Given a float[n] inputdata to pass to the OpenCL kernel, could anyone enlighten me on the difference between the following three ways to pass this to the kernel:
A)
cl_mem input = clCreateBuffer(context, CL_MEM_USE_HOST_PTR Sizeof.cl_float * n,
inputdata, NULL);
clSetKernelArg(kernel, i, Sizeof.cl_mem, Pointer.to(input));
B)
clSetKernelArg(kernel, i, Sizeof.cl_float * n, Pointer.to(inputdata));
C)
cl_mem input = clCreateBuffer(context, CL_MEM_options_here, Sizeof.cl_float * n,
NULL, NULL);
clEnqueueWriteBuffer(command_queue, input, CL_TRUE, 0, Sizeof.cl_float * n,
inputdata, 0, NULL, NULL);
clSetKernelArg(kernel, i, Sizeof.cl_mem, Pointer.to(input));
?
Have I understood correct that the difference between A) and C) is that C) copies the entire array once at the start and then works on-GPU with it, while A) has to load its data on-the-fly? So A) is good if one needs only a small portion of an array, and C) is the way to go if you use the entire array anyway?
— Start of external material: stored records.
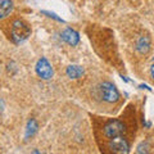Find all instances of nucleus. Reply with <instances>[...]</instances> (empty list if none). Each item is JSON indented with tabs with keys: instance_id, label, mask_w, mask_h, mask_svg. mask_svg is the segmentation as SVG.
Masks as SVG:
<instances>
[{
	"instance_id": "1",
	"label": "nucleus",
	"mask_w": 154,
	"mask_h": 154,
	"mask_svg": "<svg viewBox=\"0 0 154 154\" xmlns=\"http://www.w3.org/2000/svg\"><path fill=\"white\" fill-rule=\"evenodd\" d=\"M30 36H31V28L28 26V23L25 22L23 19H14L11 27V37L13 42L21 44V42L26 41Z\"/></svg>"
},
{
	"instance_id": "2",
	"label": "nucleus",
	"mask_w": 154,
	"mask_h": 154,
	"mask_svg": "<svg viewBox=\"0 0 154 154\" xmlns=\"http://www.w3.org/2000/svg\"><path fill=\"white\" fill-rule=\"evenodd\" d=\"M99 94H100V98H102L104 102L107 103H117L119 100V93L117 88L109 81H104L99 85Z\"/></svg>"
},
{
	"instance_id": "3",
	"label": "nucleus",
	"mask_w": 154,
	"mask_h": 154,
	"mask_svg": "<svg viewBox=\"0 0 154 154\" xmlns=\"http://www.w3.org/2000/svg\"><path fill=\"white\" fill-rule=\"evenodd\" d=\"M126 131L123 122H121L119 119H109L103 126V135L107 139H113L116 136H121Z\"/></svg>"
},
{
	"instance_id": "4",
	"label": "nucleus",
	"mask_w": 154,
	"mask_h": 154,
	"mask_svg": "<svg viewBox=\"0 0 154 154\" xmlns=\"http://www.w3.org/2000/svg\"><path fill=\"white\" fill-rule=\"evenodd\" d=\"M108 146L113 154H130V143L123 135L109 139Z\"/></svg>"
},
{
	"instance_id": "5",
	"label": "nucleus",
	"mask_w": 154,
	"mask_h": 154,
	"mask_svg": "<svg viewBox=\"0 0 154 154\" xmlns=\"http://www.w3.org/2000/svg\"><path fill=\"white\" fill-rule=\"evenodd\" d=\"M35 71L37 76L40 77L42 80H50L53 77V67L51 64L49 63V60L46 59L45 57L40 58L36 63V67H35Z\"/></svg>"
},
{
	"instance_id": "6",
	"label": "nucleus",
	"mask_w": 154,
	"mask_h": 154,
	"mask_svg": "<svg viewBox=\"0 0 154 154\" xmlns=\"http://www.w3.org/2000/svg\"><path fill=\"white\" fill-rule=\"evenodd\" d=\"M150 48H152V40H150V36L149 35H140L139 38L136 40V46L135 49L139 53L140 55H146L149 51H150Z\"/></svg>"
},
{
	"instance_id": "7",
	"label": "nucleus",
	"mask_w": 154,
	"mask_h": 154,
	"mask_svg": "<svg viewBox=\"0 0 154 154\" xmlns=\"http://www.w3.org/2000/svg\"><path fill=\"white\" fill-rule=\"evenodd\" d=\"M62 40H63L64 42H67L68 45L71 46H76L77 44L80 42V35H79V32H77L76 30H73V28H66V30L62 32Z\"/></svg>"
},
{
	"instance_id": "8",
	"label": "nucleus",
	"mask_w": 154,
	"mask_h": 154,
	"mask_svg": "<svg viewBox=\"0 0 154 154\" xmlns=\"http://www.w3.org/2000/svg\"><path fill=\"white\" fill-rule=\"evenodd\" d=\"M84 72L85 71H84L82 67L77 66V64H71V66L67 67V69H66V73L69 79H80V77H82Z\"/></svg>"
},
{
	"instance_id": "9",
	"label": "nucleus",
	"mask_w": 154,
	"mask_h": 154,
	"mask_svg": "<svg viewBox=\"0 0 154 154\" xmlns=\"http://www.w3.org/2000/svg\"><path fill=\"white\" fill-rule=\"evenodd\" d=\"M13 11V3L11 0H0V18L7 17Z\"/></svg>"
},
{
	"instance_id": "10",
	"label": "nucleus",
	"mask_w": 154,
	"mask_h": 154,
	"mask_svg": "<svg viewBox=\"0 0 154 154\" xmlns=\"http://www.w3.org/2000/svg\"><path fill=\"white\" fill-rule=\"evenodd\" d=\"M37 128H38L37 122H36L33 118H31L30 121L27 122V126H26V136H25V137H26V139L32 137L33 135L37 132Z\"/></svg>"
},
{
	"instance_id": "11",
	"label": "nucleus",
	"mask_w": 154,
	"mask_h": 154,
	"mask_svg": "<svg viewBox=\"0 0 154 154\" xmlns=\"http://www.w3.org/2000/svg\"><path fill=\"white\" fill-rule=\"evenodd\" d=\"M148 152H149V149H148L146 143H141L140 145L137 146V150H136L137 154H148Z\"/></svg>"
},
{
	"instance_id": "12",
	"label": "nucleus",
	"mask_w": 154,
	"mask_h": 154,
	"mask_svg": "<svg viewBox=\"0 0 154 154\" xmlns=\"http://www.w3.org/2000/svg\"><path fill=\"white\" fill-rule=\"evenodd\" d=\"M42 14H45V16H48L49 18H53V19H55V21H58V22H62V23H64V21H63V19L58 17L55 13H51V12H48V11H42Z\"/></svg>"
},
{
	"instance_id": "13",
	"label": "nucleus",
	"mask_w": 154,
	"mask_h": 154,
	"mask_svg": "<svg viewBox=\"0 0 154 154\" xmlns=\"http://www.w3.org/2000/svg\"><path fill=\"white\" fill-rule=\"evenodd\" d=\"M3 109H4V102H3L2 99H0V113L3 112Z\"/></svg>"
},
{
	"instance_id": "14",
	"label": "nucleus",
	"mask_w": 154,
	"mask_h": 154,
	"mask_svg": "<svg viewBox=\"0 0 154 154\" xmlns=\"http://www.w3.org/2000/svg\"><path fill=\"white\" fill-rule=\"evenodd\" d=\"M150 75H152V77L154 79V64L150 67Z\"/></svg>"
},
{
	"instance_id": "15",
	"label": "nucleus",
	"mask_w": 154,
	"mask_h": 154,
	"mask_svg": "<svg viewBox=\"0 0 154 154\" xmlns=\"http://www.w3.org/2000/svg\"><path fill=\"white\" fill-rule=\"evenodd\" d=\"M140 88H141V89H146V90H150V88H149L148 85H140Z\"/></svg>"
},
{
	"instance_id": "16",
	"label": "nucleus",
	"mask_w": 154,
	"mask_h": 154,
	"mask_svg": "<svg viewBox=\"0 0 154 154\" xmlns=\"http://www.w3.org/2000/svg\"><path fill=\"white\" fill-rule=\"evenodd\" d=\"M32 154H41L40 152H38V150H33V153Z\"/></svg>"
}]
</instances>
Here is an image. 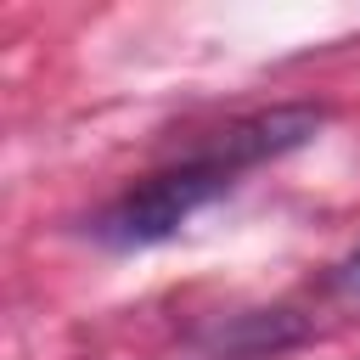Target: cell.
Wrapping results in <instances>:
<instances>
[{
  "mask_svg": "<svg viewBox=\"0 0 360 360\" xmlns=\"http://www.w3.org/2000/svg\"><path fill=\"white\" fill-rule=\"evenodd\" d=\"M231 186H236L231 169H219L202 152H186L180 163H169V169L135 180L129 191H118L84 231H90V242H101L112 253L158 248V242L180 236L202 208H214L219 197H231Z\"/></svg>",
  "mask_w": 360,
  "mask_h": 360,
  "instance_id": "cell-1",
  "label": "cell"
},
{
  "mask_svg": "<svg viewBox=\"0 0 360 360\" xmlns=\"http://www.w3.org/2000/svg\"><path fill=\"white\" fill-rule=\"evenodd\" d=\"M326 287H332V298H343V304H360V248H354V253H343V259L332 264Z\"/></svg>",
  "mask_w": 360,
  "mask_h": 360,
  "instance_id": "cell-4",
  "label": "cell"
},
{
  "mask_svg": "<svg viewBox=\"0 0 360 360\" xmlns=\"http://www.w3.org/2000/svg\"><path fill=\"white\" fill-rule=\"evenodd\" d=\"M321 129H326V112H321V107L287 101V107H259V112H248V118H231V124L214 129L197 152L214 158V163L231 169V174H248V169H259V163H276V158H287V152H304Z\"/></svg>",
  "mask_w": 360,
  "mask_h": 360,
  "instance_id": "cell-2",
  "label": "cell"
},
{
  "mask_svg": "<svg viewBox=\"0 0 360 360\" xmlns=\"http://www.w3.org/2000/svg\"><path fill=\"white\" fill-rule=\"evenodd\" d=\"M304 332H309V326H304L292 309H253V315H231V321L214 332V343H219L225 360H253V354H264V349L298 343Z\"/></svg>",
  "mask_w": 360,
  "mask_h": 360,
  "instance_id": "cell-3",
  "label": "cell"
}]
</instances>
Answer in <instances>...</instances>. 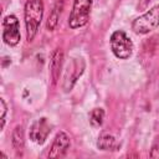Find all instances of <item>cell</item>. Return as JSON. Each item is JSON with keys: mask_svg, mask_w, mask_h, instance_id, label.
Here are the masks:
<instances>
[{"mask_svg": "<svg viewBox=\"0 0 159 159\" xmlns=\"http://www.w3.org/2000/svg\"><path fill=\"white\" fill-rule=\"evenodd\" d=\"M43 16V1L42 0H27L24 6V19L26 26V40L31 42L41 25Z\"/></svg>", "mask_w": 159, "mask_h": 159, "instance_id": "cell-1", "label": "cell"}, {"mask_svg": "<svg viewBox=\"0 0 159 159\" xmlns=\"http://www.w3.org/2000/svg\"><path fill=\"white\" fill-rule=\"evenodd\" d=\"M159 27V4L135 17L132 21V30L137 35H147Z\"/></svg>", "mask_w": 159, "mask_h": 159, "instance_id": "cell-2", "label": "cell"}, {"mask_svg": "<svg viewBox=\"0 0 159 159\" xmlns=\"http://www.w3.org/2000/svg\"><path fill=\"white\" fill-rule=\"evenodd\" d=\"M109 43L113 55L119 60H127L133 53L134 50L133 41L123 30H116L111 35Z\"/></svg>", "mask_w": 159, "mask_h": 159, "instance_id": "cell-3", "label": "cell"}, {"mask_svg": "<svg viewBox=\"0 0 159 159\" xmlns=\"http://www.w3.org/2000/svg\"><path fill=\"white\" fill-rule=\"evenodd\" d=\"M86 70V61L83 57H72L66 67H65V72H63V77H62V89L65 92H70L73 86L76 84L77 80L83 75Z\"/></svg>", "mask_w": 159, "mask_h": 159, "instance_id": "cell-4", "label": "cell"}, {"mask_svg": "<svg viewBox=\"0 0 159 159\" xmlns=\"http://www.w3.org/2000/svg\"><path fill=\"white\" fill-rule=\"evenodd\" d=\"M93 0H73V5L68 16V26L75 30L87 25L89 20L91 7Z\"/></svg>", "mask_w": 159, "mask_h": 159, "instance_id": "cell-5", "label": "cell"}, {"mask_svg": "<svg viewBox=\"0 0 159 159\" xmlns=\"http://www.w3.org/2000/svg\"><path fill=\"white\" fill-rule=\"evenodd\" d=\"M2 40L6 45L14 47L21 40L20 22L15 15H6L2 20Z\"/></svg>", "mask_w": 159, "mask_h": 159, "instance_id": "cell-6", "label": "cell"}, {"mask_svg": "<svg viewBox=\"0 0 159 159\" xmlns=\"http://www.w3.org/2000/svg\"><path fill=\"white\" fill-rule=\"evenodd\" d=\"M51 133V124L48 122V119L46 117H41L39 119H36L31 125H30V129H29V138L39 144V145H42L46 139L48 138Z\"/></svg>", "mask_w": 159, "mask_h": 159, "instance_id": "cell-7", "label": "cell"}, {"mask_svg": "<svg viewBox=\"0 0 159 159\" xmlns=\"http://www.w3.org/2000/svg\"><path fill=\"white\" fill-rule=\"evenodd\" d=\"M71 147V139L68 137L67 133L65 132H58L50 147V150H48V154L47 157L48 158H62L66 155V153L68 152Z\"/></svg>", "mask_w": 159, "mask_h": 159, "instance_id": "cell-8", "label": "cell"}, {"mask_svg": "<svg viewBox=\"0 0 159 159\" xmlns=\"http://www.w3.org/2000/svg\"><path fill=\"white\" fill-rule=\"evenodd\" d=\"M62 65H63V52L61 48H55L51 53L50 57V76L52 80V84H56L58 78H60V73L62 71Z\"/></svg>", "mask_w": 159, "mask_h": 159, "instance_id": "cell-9", "label": "cell"}, {"mask_svg": "<svg viewBox=\"0 0 159 159\" xmlns=\"http://www.w3.org/2000/svg\"><path fill=\"white\" fill-rule=\"evenodd\" d=\"M62 10H63V0H57L48 15V19H47V22H46V29L48 31H53L56 29V26L58 25V21H60V17H61V14H62Z\"/></svg>", "mask_w": 159, "mask_h": 159, "instance_id": "cell-10", "label": "cell"}, {"mask_svg": "<svg viewBox=\"0 0 159 159\" xmlns=\"http://www.w3.org/2000/svg\"><path fill=\"white\" fill-rule=\"evenodd\" d=\"M97 148L99 150H114L118 148V144L112 133L102 132L97 139Z\"/></svg>", "mask_w": 159, "mask_h": 159, "instance_id": "cell-11", "label": "cell"}, {"mask_svg": "<svg viewBox=\"0 0 159 159\" xmlns=\"http://www.w3.org/2000/svg\"><path fill=\"white\" fill-rule=\"evenodd\" d=\"M11 143L16 152H21L25 147V134L22 125H16L11 133Z\"/></svg>", "mask_w": 159, "mask_h": 159, "instance_id": "cell-12", "label": "cell"}, {"mask_svg": "<svg viewBox=\"0 0 159 159\" xmlns=\"http://www.w3.org/2000/svg\"><path fill=\"white\" fill-rule=\"evenodd\" d=\"M104 120V109L103 108H93L89 112V124L93 128H99Z\"/></svg>", "mask_w": 159, "mask_h": 159, "instance_id": "cell-13", "label": "cell"}, {"mask_svg": "<svg viewBox=\"0 0 159 159\" xmlns=\"http://www.w3.org/2000/svg\"><path fill=\"white\" fill-rule=\"evenodd\" d=\"M150 158H159V135H157L152 143L150 152H149Z\"/></svg>", "mask_w": 159, "mask_h": 159, "instance_id": "cell-14", "label": "cell"}, {"mask_svg": "<svg viewBox=\"0 0 159 159\" xmlns=\"http://www.w3.org/2000/svg\"><path fill=\"white\" fill-rule=\"evenodd\" d=\"M0 109H1V116H0V129H4L5 125V117H6V112H7V106L5 103V99L1 98L0 99Z\"/></svg>", "mask_w": 159, "mask_h": 159, "instance_id": "cell-15", "label": "cell"}, {"mask_svg": "<svg viewBox=\"0 0 159 159\" xmlns=\"http://www.w3.org/2000/svg\"><path fill=\"white\" fill-rule=\"evenodd\" d=\"M144 1H145V2H149V1H152V0H144Z\"/></svg>", "mask_w": 159, "mask_h": 159, "instance_id": "cell-16", "label": "cell"}]
</instances>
And what about B)? Is it more like A), more like C), or still something different?
Yes, you cannot pass huge amounts of parameters. There is an upper limit on the size of all parameters (typically in the 50 KiB range — you can query it with
clGetDeviceInfoandCL_DEVICE_MAX_PARAMETER_SIZE). With Method a and c you can pass much larger buffers (hundreds of megabytes.) a is not helpful for OpenCL 1.1 and lower, as the buffer will be still copied usually, but with OpenCL 1.2, you can avoid one copy if your host and device is the same (i.e. you are running a CPU OpenCL runtime for instance.)